Beim Graben in Rocksdorf stoße ich immer wieder auf Hinterlassenschaften des Vorbesitzers – genauer, seiner Kinder. Ein paar der Fundstücke habe ich jetzt mal etwas geputzt und hier – auch als “#stayathome”-Anregung auf einen Spiegel gesetzt. Man muss nicht in LostPlaces herumturnen, um morbide Dinge zu finden, gelegentlich tut es auch der häusliche Sandkasten.
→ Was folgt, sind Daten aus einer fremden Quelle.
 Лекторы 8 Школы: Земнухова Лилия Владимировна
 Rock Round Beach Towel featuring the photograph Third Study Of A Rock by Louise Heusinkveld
Der LKW ist ein “Majorette” Ford CL9000 von 1987, ursprünglich hing da mal ein Tieflader mit einem Gazelle-Helikopter dran.

Majorette ging 1992 pleite, wurde ein halbes Dutzend mal verkauft und gehört jetzt zur Simba-Dickie-Gruppe. Produziert wird schon lange nicht mehr in Frankreich, sondern in Thailand.

Dieses Teil ist ein sogenannter “Flip Racer” von LTI. Auf der einen Seite ist es ein Formel-1-Auto, auf der anderen, grünen, Seite ein Sportwagen. Muss auch aus den späten Achtzigern stammen. Rennen kann man damit natürlich nicht mehr fahren, aber nachdem ich sowas noch nie gesehen hatte…..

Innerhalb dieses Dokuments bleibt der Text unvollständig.